Welcome to the final installment of our three-part series of Q&A’s resulting from the launching of Red Hat Storage Server 3. In this part, we’ll be looking at workloads.
What kind of growth in big data do you feel we will see over the next five years?
Analyst estimates for the big data market range from 30% to 45% CAGR but there are a couple trends we hear from our customers that may be more significant than the growth figures. First, unstructured data is already about 80% of all enterprise data and it’s growing faster than traditional structured data. Second, patch fixes to traditional systems do not address the performance, scale, and portability demands of big data workloads. To address big data challenges cost effectively, enterprises are looking towards agile, software-defined infrastructures that are purpose built for big data workloads.
How would the SW defined storage benefit Hadoop infrastructure?

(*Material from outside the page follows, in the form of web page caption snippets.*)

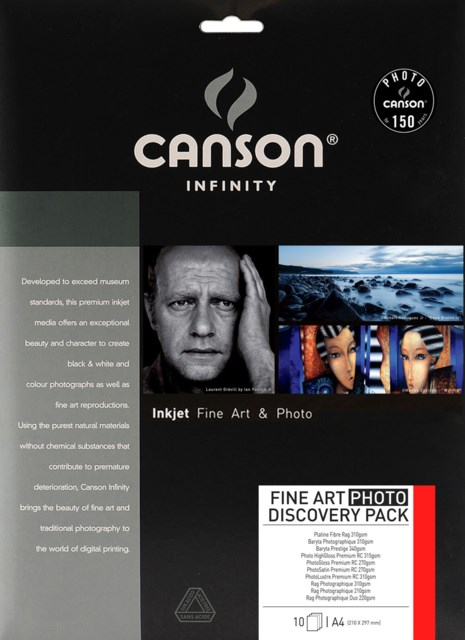 Canson A4 Discovery Pack Fine Art 10 arkkia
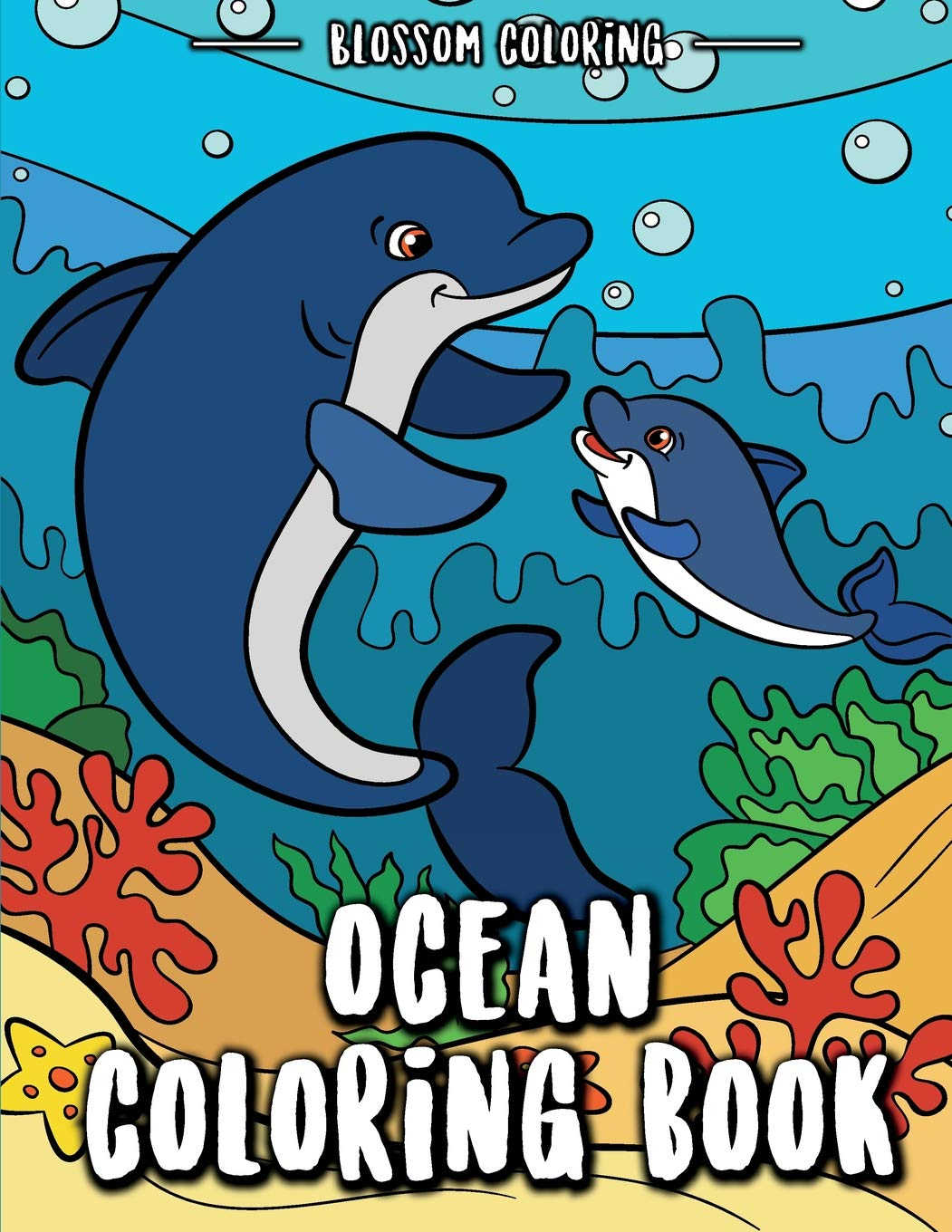 Ocean Coloring Book Underwater World Relaxation For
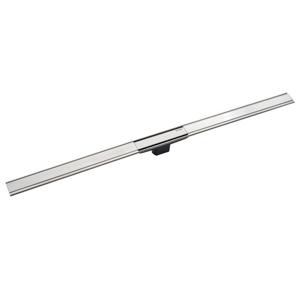 Geberit sprchový kanálek CleanLine60 L = 30-90cm nerezová ocel elektrolyticky leštěná nerezová ocel kartáčovaná 154.456.KS.1
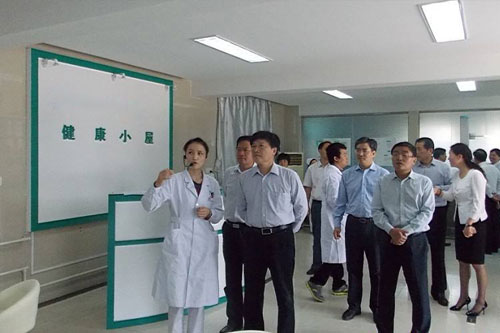 安徽第一人民医院领导莅临参观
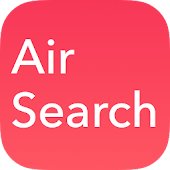 Air Search(Omni Search)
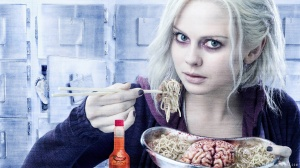 izombie_tv_series_2015-2560x1440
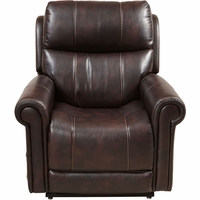 Prime Resources Bradley Faux Leather Lift Chair with Power Headrest & USB, Brown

Red Hat Storage Server provides additional choice and flexibility to Hadoop workloads. Hadoop programmers and administrators who are forced to work within the constraints of HDFS often complain that HDFS is not POSIX compatible, it has a single point of failure, and that they would like to avoid cumbersome data movement to and from their storage platform into HDFS for Hadoop analytics. The Hadoop plugin for Red Hat Storage addresses each of those concerns by enabling customers to keep data in-place and run not only Map-Reduce directly on top of Red Hat Storage Server, but also a number of Hadoop management and orchestration software such as Ambari, Oozie, Zookeeper, Sqoop, Flume, etc.
Beyond capacity how do you see the new workloads changing performance requirements of storage how does SDS evolve to address key metrics?
We see the workloads changing performance requirements of storage in two ways. The first is the focus on unstructured data – customers demand that their storage platform be optimized to store and retrieve any form of unstructured data at scale. The second is the approach taken by customers to build hybrid storage stack to address their SLAs. For instance, we find cybersecurity analytics customers resort to a hybrid storage model where software-defined storage is used to build a federated cold storage layer across index servers running direct attached storage. Much of the focus in the open software-defined storage community is to provide advanced data tiering and storage optimization features (such as erasure coding, bit rot detection, and support for NFSv4) to better enable these workloads by addressing metrics around datacenter utilization and security.